### SUPPLIED TEXT
________________
Offer Update
Prudential PLC
23 January 2006
Not for release, publication or distribution, in whole or in part, in, into or
from the United States of America, Australia, Canada or Japan
NOT FOR RELEASE UNTIL 07.45 GMT
23 JANUARY 2006
RECOMMENDED OFFER BY PRUDENTIAL PLC FOR
THE SHARES OF EGG PLC NOT ALREADY OWNED BY PRUDENTIAL
• Acceptances received by Prudential in respect of 80.3 per cent.
of the issued ordinary share capital of Egg not already owned by the Prudential
Group prior to the making of the Offer on 19 December 2005.
• The Prudential Group now owns 95.7 per cent. of the entire issued
ordinary share capital of Egg.
• Offer extended until further notice.
• Egg to delist on 20 February 2006 or as soon as is practicable
thereafter.
Level of Acceptances
On 19 December 2005, Lexicon Partners made a recommended Offer on behalf of
Prudential to acquire the shares of Egg not already owned by the Prudential
Group.
On 22 December 2005, Prudential announced that, following the admission of New
Prudential Shares to listing on the Official List of the UK Listing Authority
and to trading on the London Stock Exchange's market for listed securities
having become effective, the only condition of the Offer had been satisfied and
the Offer had become unconditional.
Prudential announces today that as at 1.00pm (London time) on 20 January 2006,
being the first closing date of the Offer, valid acceptances of the Offer had
been received by Prudential in respect of a total of 143,457,420 Egg Shares,
representing approximately 80.3 per cent. of the issued ordinary share capital
of Egg not already held by the Prudential Group prior to the making of the Offer
on 19 December 2005 and approximately 17.4 per cent. of the entire issued
ordinary share capital of Egg.
________________
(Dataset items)
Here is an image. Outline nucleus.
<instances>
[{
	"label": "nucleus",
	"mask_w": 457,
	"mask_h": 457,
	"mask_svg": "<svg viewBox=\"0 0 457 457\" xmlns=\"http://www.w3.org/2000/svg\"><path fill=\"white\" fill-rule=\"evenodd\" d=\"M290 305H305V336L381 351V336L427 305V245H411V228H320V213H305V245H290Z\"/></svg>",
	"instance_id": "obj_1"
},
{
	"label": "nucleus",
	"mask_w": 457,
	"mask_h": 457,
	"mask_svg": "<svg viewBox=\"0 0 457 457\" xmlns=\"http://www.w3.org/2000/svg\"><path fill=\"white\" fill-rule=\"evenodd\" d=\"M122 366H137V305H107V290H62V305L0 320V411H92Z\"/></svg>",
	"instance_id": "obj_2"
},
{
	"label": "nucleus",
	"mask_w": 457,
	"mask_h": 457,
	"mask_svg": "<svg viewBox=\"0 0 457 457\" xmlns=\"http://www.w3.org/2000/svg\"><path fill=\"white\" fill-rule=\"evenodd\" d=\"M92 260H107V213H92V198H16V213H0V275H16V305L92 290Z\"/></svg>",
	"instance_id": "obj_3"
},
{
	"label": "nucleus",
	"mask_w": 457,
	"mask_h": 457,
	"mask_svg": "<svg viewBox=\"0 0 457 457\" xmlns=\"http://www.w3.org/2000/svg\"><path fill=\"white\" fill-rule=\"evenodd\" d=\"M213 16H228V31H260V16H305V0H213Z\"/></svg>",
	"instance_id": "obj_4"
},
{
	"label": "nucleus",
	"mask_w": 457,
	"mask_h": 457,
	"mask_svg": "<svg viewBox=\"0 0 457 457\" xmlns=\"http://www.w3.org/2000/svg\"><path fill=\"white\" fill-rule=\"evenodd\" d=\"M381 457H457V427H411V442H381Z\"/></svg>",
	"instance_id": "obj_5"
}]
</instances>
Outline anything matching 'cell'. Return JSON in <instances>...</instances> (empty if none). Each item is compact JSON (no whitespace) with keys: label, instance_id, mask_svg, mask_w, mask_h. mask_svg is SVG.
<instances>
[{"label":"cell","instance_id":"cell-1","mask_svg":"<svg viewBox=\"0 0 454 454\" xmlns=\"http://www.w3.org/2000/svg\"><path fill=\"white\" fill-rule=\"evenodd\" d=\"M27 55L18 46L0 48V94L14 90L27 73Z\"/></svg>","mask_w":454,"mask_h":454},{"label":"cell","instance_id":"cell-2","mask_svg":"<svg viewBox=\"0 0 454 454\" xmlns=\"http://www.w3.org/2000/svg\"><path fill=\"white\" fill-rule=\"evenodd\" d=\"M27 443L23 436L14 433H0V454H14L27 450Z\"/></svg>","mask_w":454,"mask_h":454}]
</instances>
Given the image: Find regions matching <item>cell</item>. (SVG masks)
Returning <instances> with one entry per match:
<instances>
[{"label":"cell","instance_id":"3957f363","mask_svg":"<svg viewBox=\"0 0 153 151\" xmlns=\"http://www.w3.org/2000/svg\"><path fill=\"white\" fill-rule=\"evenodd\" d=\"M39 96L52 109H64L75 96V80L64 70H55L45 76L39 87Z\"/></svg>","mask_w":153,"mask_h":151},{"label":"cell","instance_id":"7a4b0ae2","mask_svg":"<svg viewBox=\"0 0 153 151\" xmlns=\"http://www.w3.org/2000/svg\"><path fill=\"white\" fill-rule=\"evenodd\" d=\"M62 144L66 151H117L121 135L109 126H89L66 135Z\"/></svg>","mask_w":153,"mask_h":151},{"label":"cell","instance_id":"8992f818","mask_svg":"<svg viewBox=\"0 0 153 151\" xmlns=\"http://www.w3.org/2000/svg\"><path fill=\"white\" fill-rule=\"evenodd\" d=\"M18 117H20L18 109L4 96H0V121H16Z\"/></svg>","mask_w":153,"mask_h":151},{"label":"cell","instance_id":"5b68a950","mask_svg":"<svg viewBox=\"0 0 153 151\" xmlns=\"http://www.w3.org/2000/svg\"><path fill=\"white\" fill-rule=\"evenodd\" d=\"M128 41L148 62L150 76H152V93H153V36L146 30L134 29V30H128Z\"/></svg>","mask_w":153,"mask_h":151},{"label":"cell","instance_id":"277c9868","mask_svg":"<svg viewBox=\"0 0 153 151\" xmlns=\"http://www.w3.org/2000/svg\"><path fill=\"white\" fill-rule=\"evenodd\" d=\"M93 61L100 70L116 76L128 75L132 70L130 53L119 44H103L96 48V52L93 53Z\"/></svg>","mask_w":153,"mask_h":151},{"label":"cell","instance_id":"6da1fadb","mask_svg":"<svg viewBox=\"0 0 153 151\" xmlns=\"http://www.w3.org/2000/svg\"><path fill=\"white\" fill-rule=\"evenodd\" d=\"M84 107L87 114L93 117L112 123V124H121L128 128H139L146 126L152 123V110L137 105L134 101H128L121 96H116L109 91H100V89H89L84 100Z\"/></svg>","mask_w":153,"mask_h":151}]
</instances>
________________
### DIRECTION A
Answer these questions from the offer update:
(i) What percentage of the entire issued ordinary share capital of Egg does the Prudential Group now own?
(ii) Which firm made the Offer on behalf of Prudential on 19 December 2005?
(iii) As at 1.00pm (London time) on 20 January 2006, how many Egg Shares had valid acceptances been received for?
### DIRECTION B
Please pull out every line of the rows that contains the word "image".

### TASK ANSWER A
(i) 95.7 per cent.
(ii) Lexicon Partners
(iii) 143,457,420 Egg Shares

### TASK ANSWER B
Here is an image. Outline nucleus.
Given the image: Find regions matching <item>cell</item>. (SVG masks)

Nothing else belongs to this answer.